Arts : 3 questions à Jean-Baptiste Phou

Arrivé il y a un an à Cambodian Living Arts (CLA) pour occuper le poste de Responsable des Programmes Créatifs, Jean-Baptiste Phou, livre à Cambodge Mag ses impressions sur cette année intense mais riche de projets. À 37 ans, ce franco-cambodgien essaye d’apporter, avec sa sensibilité artistique et son expérience, une vision plus globale. Avec pour maîtres-mots : implication et distance.

Jean-Baptiste Phou lors du dernier spectacle de Cambodia Living Arts
Jean-Baptiste Phou lors du dernier spectacle de Cambodia Living Arts

JC : Pourquoi avoir rejoint Cambodian Living Arts ?
Symboliquement, ça été très fort pour moi de rejoindre l’aventure de CLA. Il y a dix ans, j’ai démarré ma carrière artistique avec cette organisation qui avait produit le spectacle “Where elephants weep”. À quatre reprises, j’ai eu l’occasion de travailler avec eux en tant qu’artiste.

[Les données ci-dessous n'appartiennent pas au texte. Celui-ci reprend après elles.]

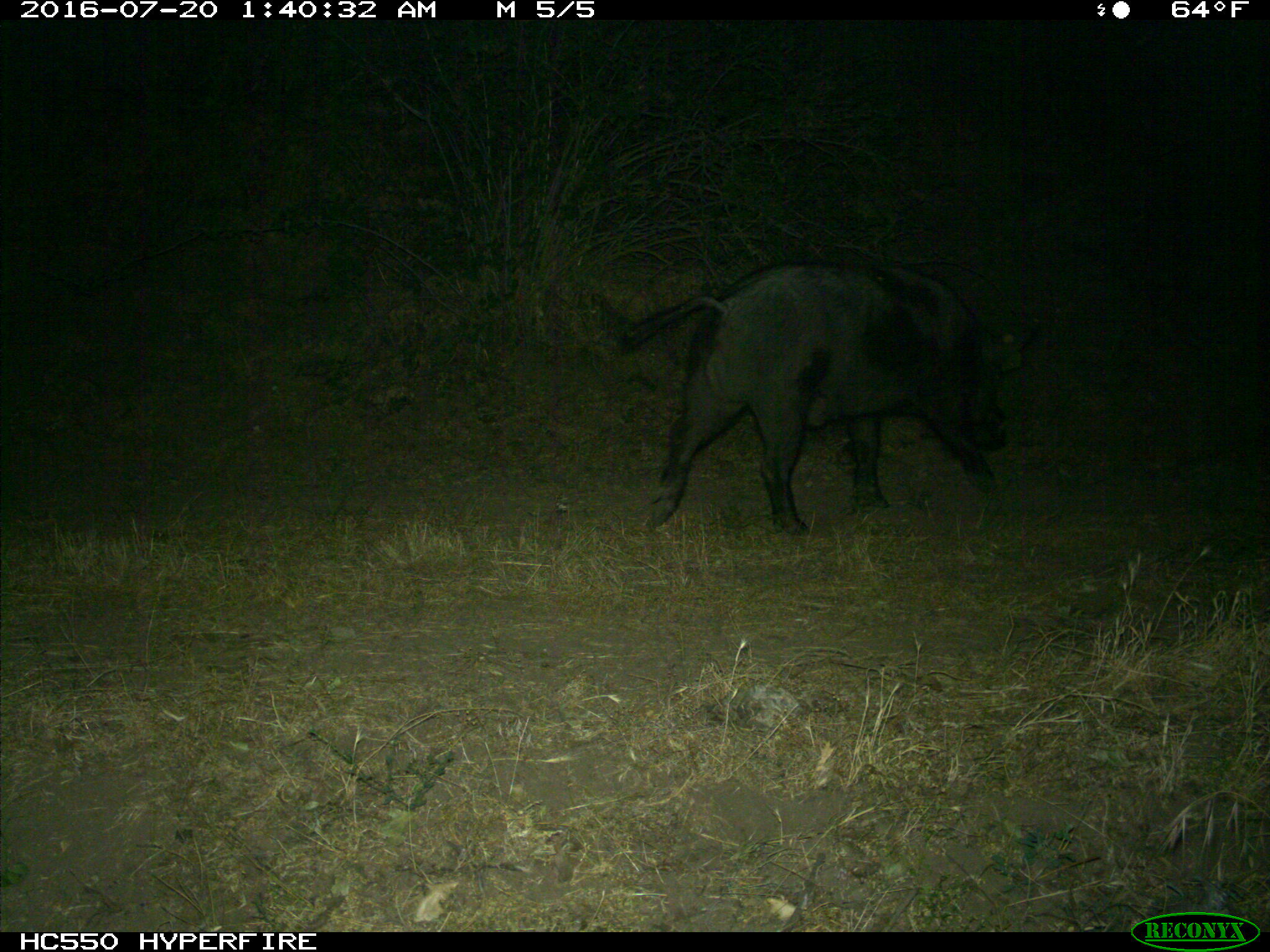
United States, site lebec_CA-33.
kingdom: Animalia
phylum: Chordata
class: Mammalia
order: Artiodactyla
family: Suidae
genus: Sus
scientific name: Sus scrofa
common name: wild boar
Sus scrofa (wild boar).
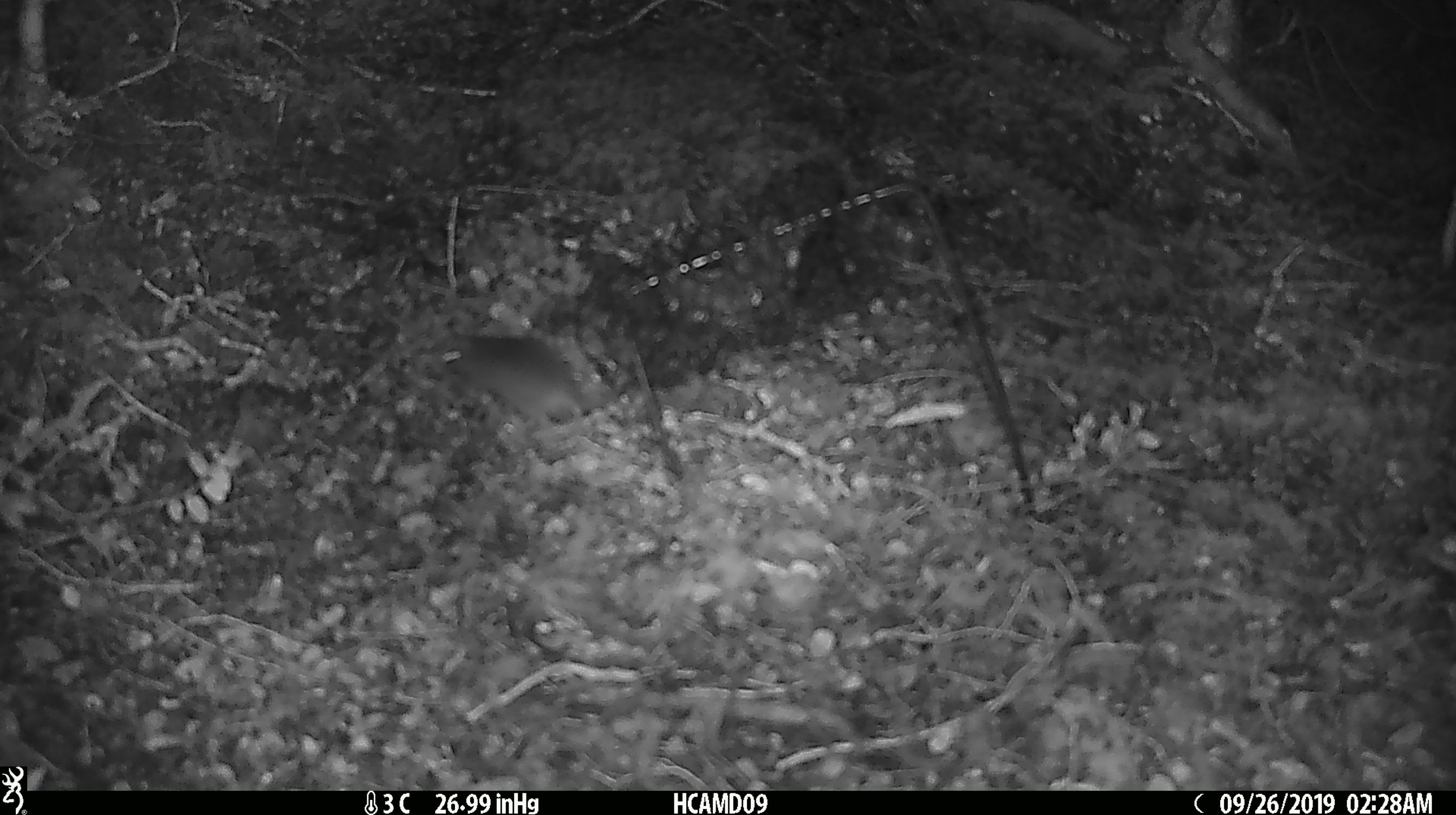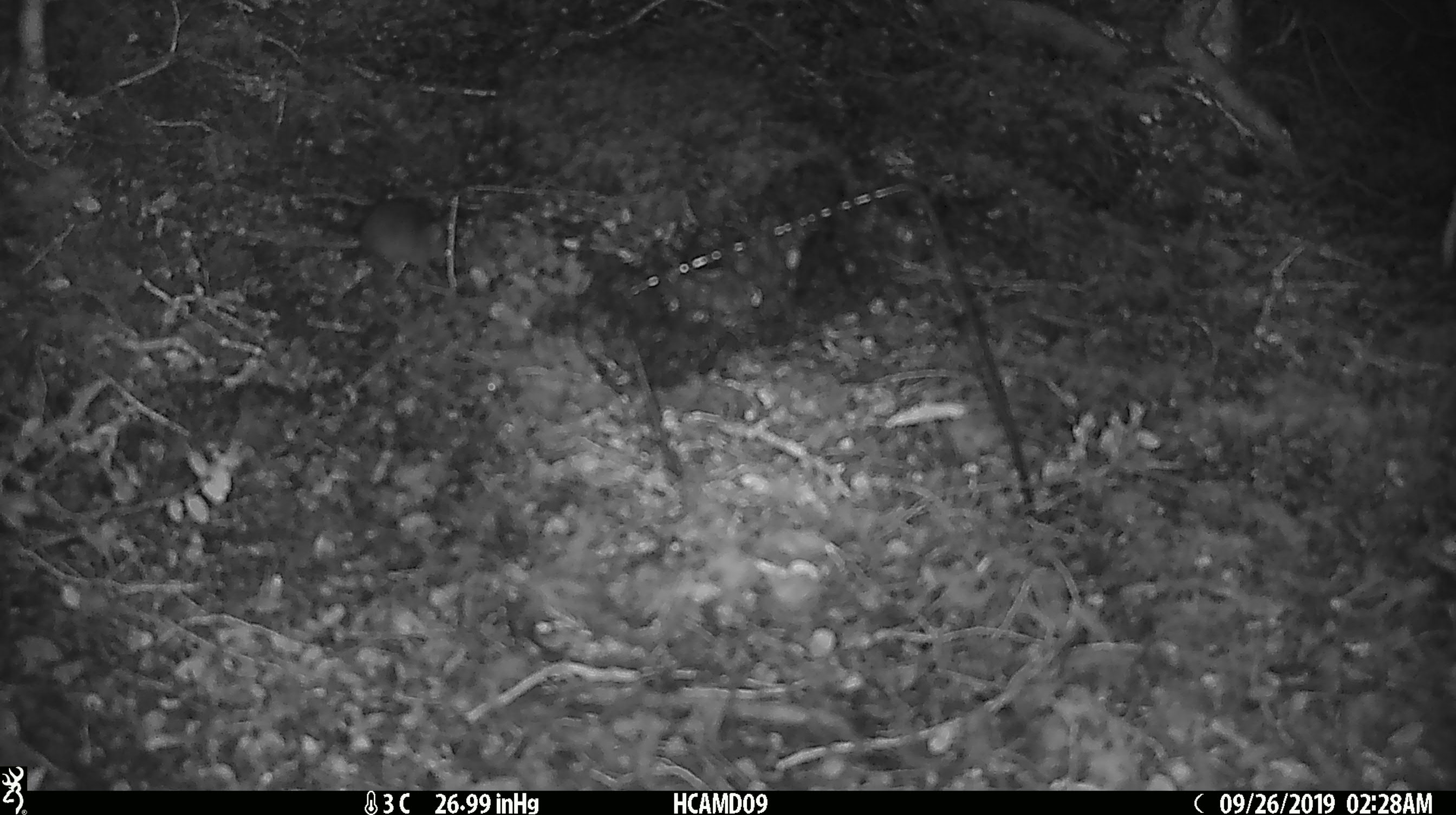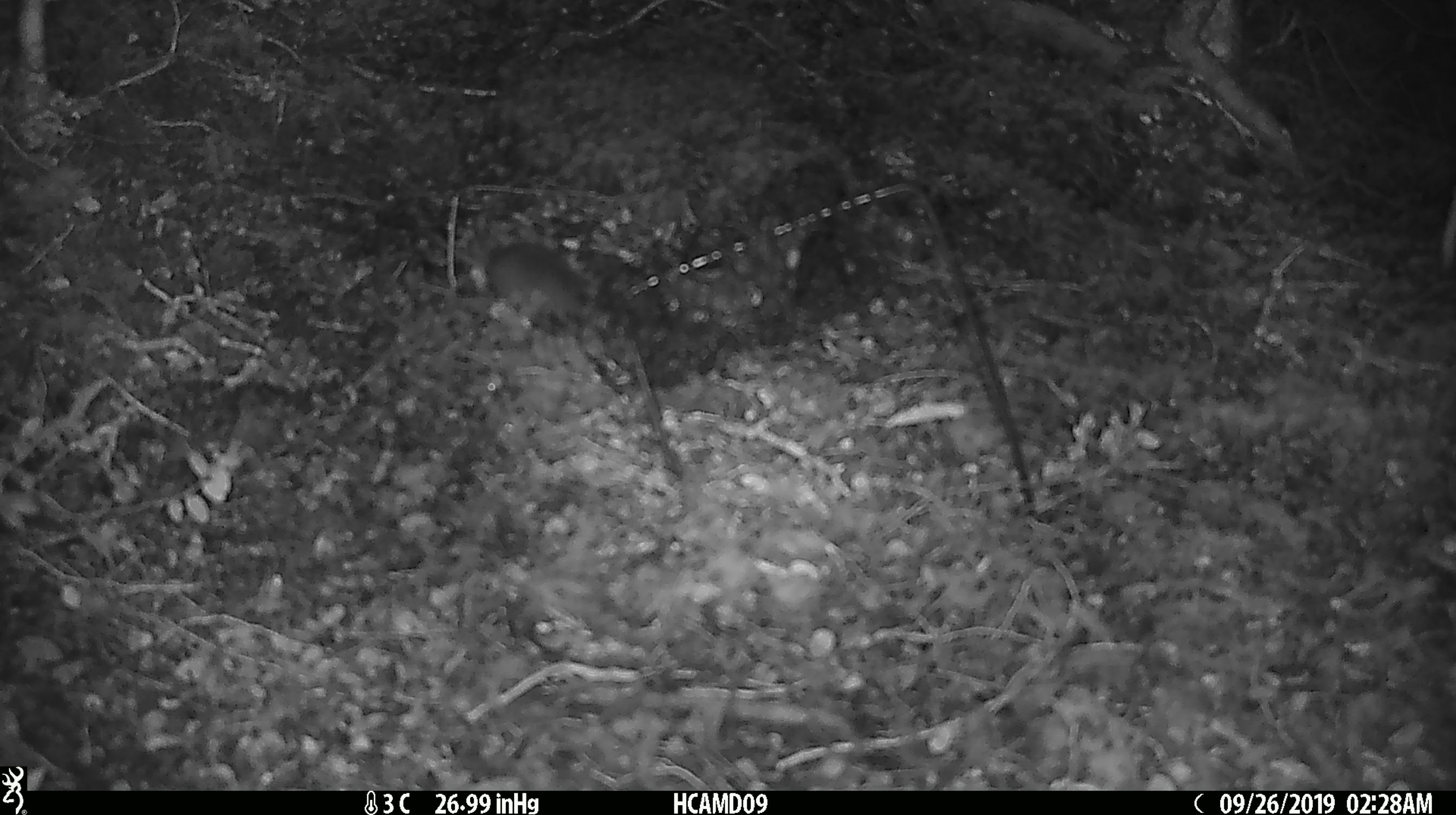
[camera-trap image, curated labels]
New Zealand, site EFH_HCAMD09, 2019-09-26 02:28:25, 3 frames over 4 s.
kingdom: Animalia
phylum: Chordata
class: Mammalia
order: Rodentia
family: Muridae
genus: Mus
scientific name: Mus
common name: mouse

Après 10 ans d’indépendance, je suis revenue au salariat en passant de l’autre côté pour endosser le rôle de Responsable des Programmes Créatifs.

JC : Qu’est-ce qui vous a séduit dans ce poste ?
Avec le bagage que j’ai pu accumuler dans le management, dans le milieu des arts et dans ma connaissance du Cambodge, je me me suis demandé quel rôle je pourrais jouer et quel impact un peu plus durable je pourrais avoir sur les choses. Et même si on manque encore de recul sur cette année écoulée, il y a tout de même du mouvement. C’est peut-être juste un grain de sable mais pour moi, ça commence là. J’ai aussi l’espoir que les artistes se saisissent de ça. Il y a aussi un effort à faire de leur part en prenant ce mouvement à bras le corps.

JC : Au cours de l’année, quels projets avez-vous menés ?
J’ai travaillé sur de nombreux projets mais on peut citer, l’incubateur via le Programme Experience Living Arts Cambodia. Il a pour but de créer un environnement pour professionnaliser les artistes, leur donner des conditions de travail, d’évolution et d’autonomie. Il y a aussi Heritage Hub à Siem Reap où on essaye de dupliquer ce qui est fait ici à CLA Phnom Penh là-bas. Également, le Festival “Cambodge, d’hier à aujourd’hui” ou encore récemment, des ateliers d’écritures. On lancera aussi dans quelques jours, notre première saison artistique et culturelle programmée intitulée “Exploring identities”, qui se déroulera tout l’été, de juillet à septembre 2018.